# TEXT EXCERPT:
'''

The BBNG uses the TPS61030 boost IC. Here is a description from the datasheet for the IC's startup procedure:
"When the device enables the internal start-up cycle starts with the first step, the precharge phase. During precharge, the rectifying switch is turned on until the output capacitor is charged to a value close to the input voltage. The rectifying switch current is limited in that phase. This also limits the output current under short-circuit conditions at the output. After charging the output capacitor to the input voltage the device starts switching. Until the output voltage is reached, the boost switch current limit is set to 40% of its nominal value to avoid high peakcurrents at the battery during startup. When the output voltage is reached, the regulator takes control and the switch current limit is set back to 100%."
The IC spec also states 4A typical switch current limit. The startup current limit, as stated above, is 40% of the switch current limit, or 1.6A.
In my Vf measures in a previous post, I measured 3.37V for an SSC P4 driven by an SOB1000 driver (for both 2xLi-ion and 4x123A battery sources), and 3.27V for the SSC P4 driven by a BBNG1000 driver (2xAA Eneloop battery source).
My assumption from before was that 3.37V is probably the Vf at 1000mA drive current (If) for that particular LED, since 2xLi-ion and 4x123A have input voltages far above what the SOB1000 needs to run in regulation.

'''

# DATASET EXCERPT:
'''

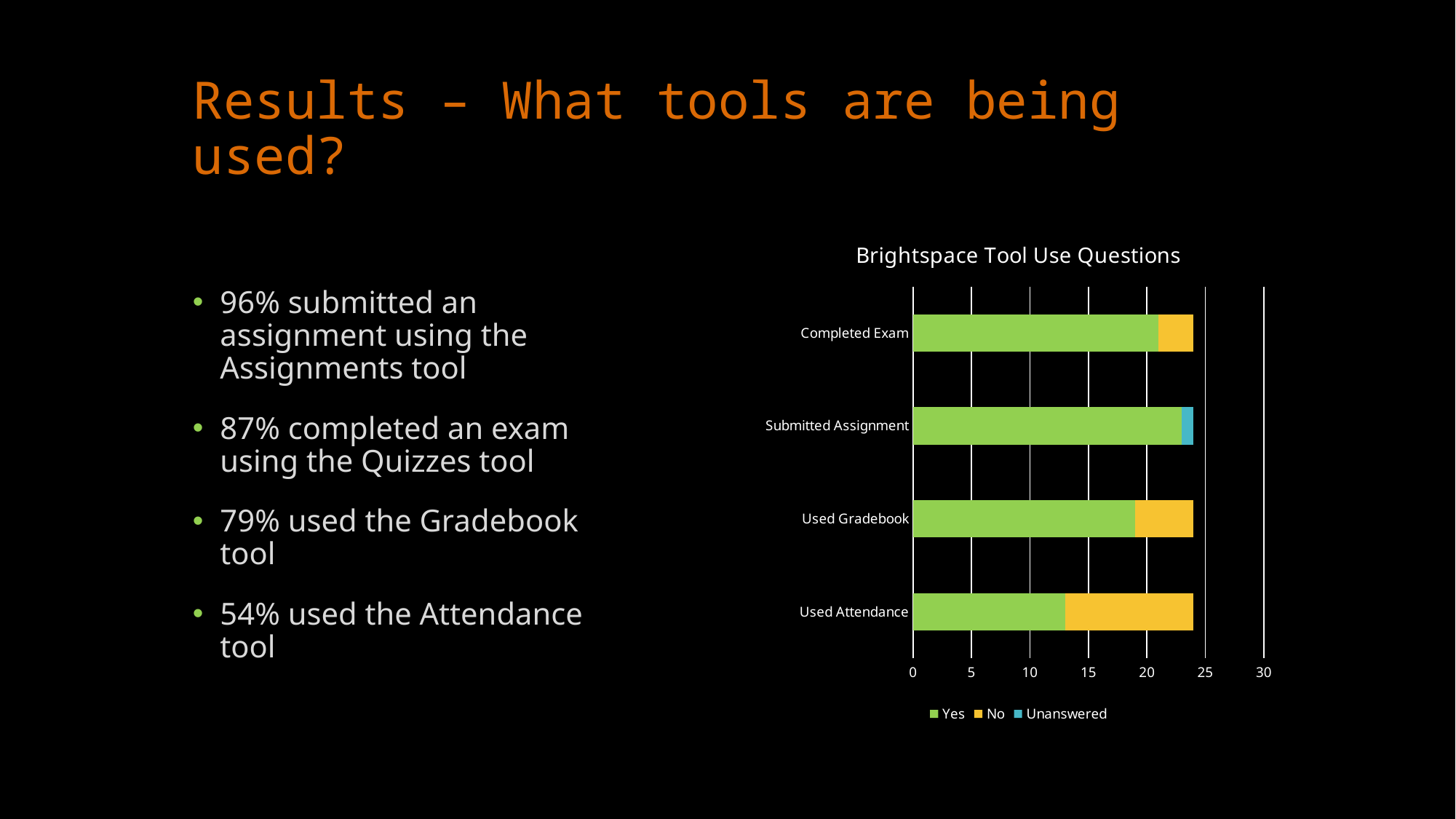
Which category has the smallest Yes value? Used Attendance Is the Yes value for Used Gradebook greater or less than 15? greater Is the Yes value for Used Attendance greater or less than 15? less Which has the larger No value, Used Attendance or Used Gradebook? Used Attendance Which category is the only one with an Unanswered segment? Submitted Assignment How many categories are shown on the chart's vertical axis? 4 Which category has the largest Yes value? Submitted Assignment What kind of chart is shown on the slide? Stacked bar chart What is the title of the chart? Brightspace Tool Use Questions Which has the larger Yes value, Completed Exam or Used Attendance? Completed Exam Is the Yes value for Completed Exam greater or less than 20? greater How many series does the chart's legend list? 3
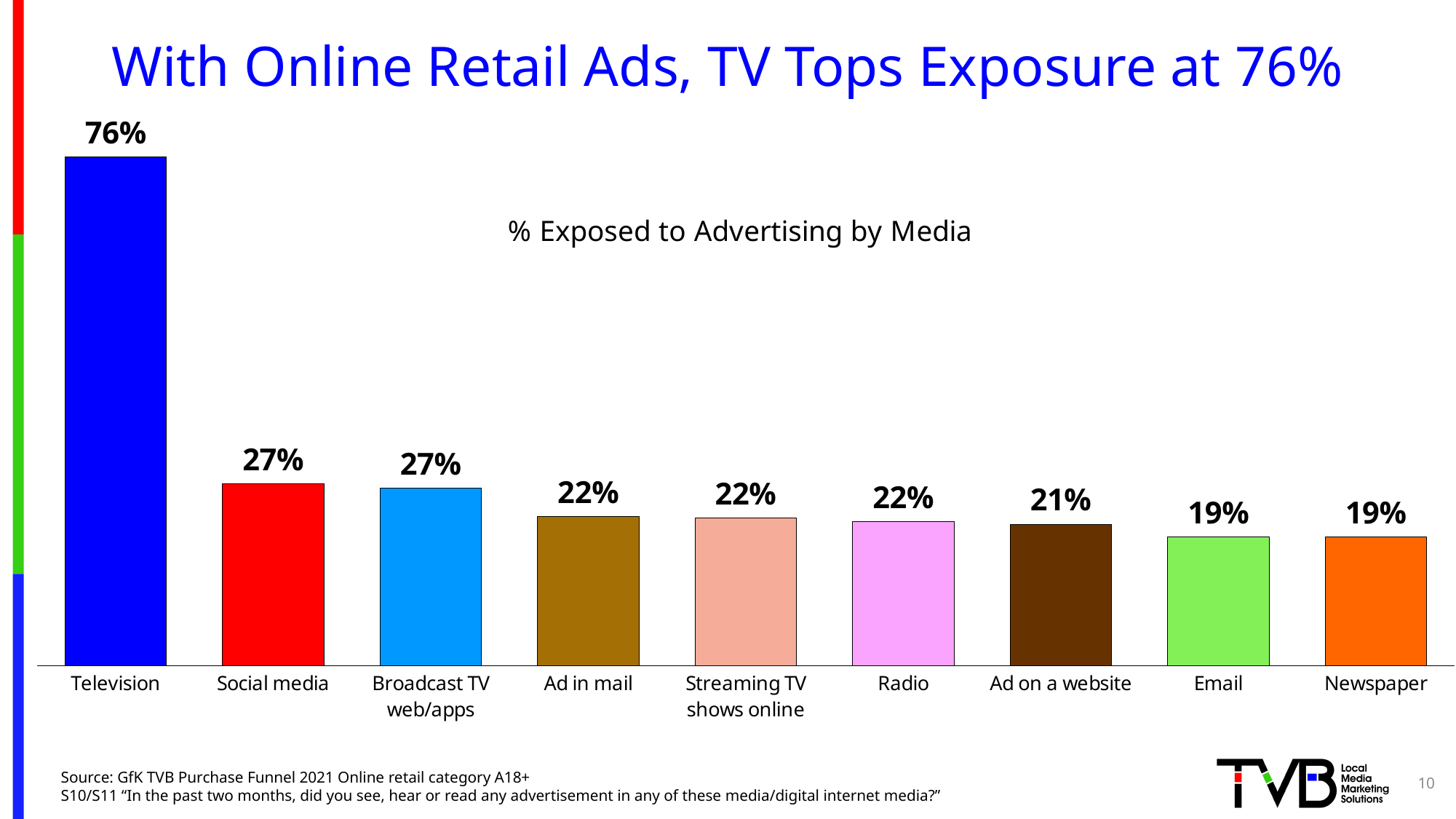
What is the difference between the values for Radio and Email? 3% What is the difference between the values for Television and Social media? 49% Which is larger, the value for Social media or the value for Newspaper? Social media Which category has the highest value? Television What is the value for Television? 76% How many categories are shown on the chart? 9 What is the value for Streaming TV shows online? 22% What kind of chart is shown on the slide? bar chart What is the value for Ad on a website? 21% What colour is the bar for Television? blue What is the title of the chart? % Exposed to Advertising by Media Do the values generally rise or fall from left to right along the x axis? fall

'''

# WHAT THIS TASK INVOLVES:
Extend the forum post on the TPS61030 boost driver, picking up after its last sentence. The lines above are separate material and are not part of the forum post on the TPS61030 boost driver.

# OUTPUT:
The question is if the P4 being driven by the BBNG is running at 1000mA drive current or something lower. The lower Vf suggests that the BBNG isn't running full-speed, although Vf for LEDs certainly has enough variation that 3.27V could be the Vf at 1000mA drive current.
So, now let's factor in the specs for the TPS61030 IC being used in the BBNG.
If we assume BBNG1000 efficiency of either 80% or 90%, Vf of either 3.27V or 3.37V at an If of 1000mA, and Vbatt of 2.4V:
(0.8 or 0.9) * 2.4V * Ibatt = (3.27V or 3.37V) * 1A
We get
Ibatt (80% efficiency, 3.27V Vf) = 1.7A
Ibatt (90% efficiency, 3.27V Vf) = 1.5A
Ibatt (80% efficiency, 3.37V Vf) = 1.76A
Ibatt (90% efficiency, 3.37V Vf) = 1.56A
If Vbatt is closer to 2.5V, then we could get
Ibatt (80% efficiency, 3.27V Vf) = 1.6A
Ibatt (90% efficiency, 3.27V Vf) = 1.45A
Ibatt (80% efficiency, 3.37V Vf) = 1.69A
Ibatt (90% efficiency, 3.37V Vf) = 1.5A
So, depending on BBNG efficiency and Vbatt, the IC may or may not be running in regulation. Another variable is that the switch current limit is also spec'ed at a minimum of 3.6A and a maximum of 4.5A. Thus, the startup current limit can range from 1.44A to 1.8A, with a typical value of 1.6A.
I guess the best one can say right now is that trying to run in regulation for a BBNG1000 driving a Seoul P4 U2xxH-bin with 2xNiMH is cutting it close.
But even if the BBNG isn't running in regulation, IIRC Wayne at The Sandwich Shoppe estimated that the safe mode If is around 750mA, which still should give at least 180 emitter lumens.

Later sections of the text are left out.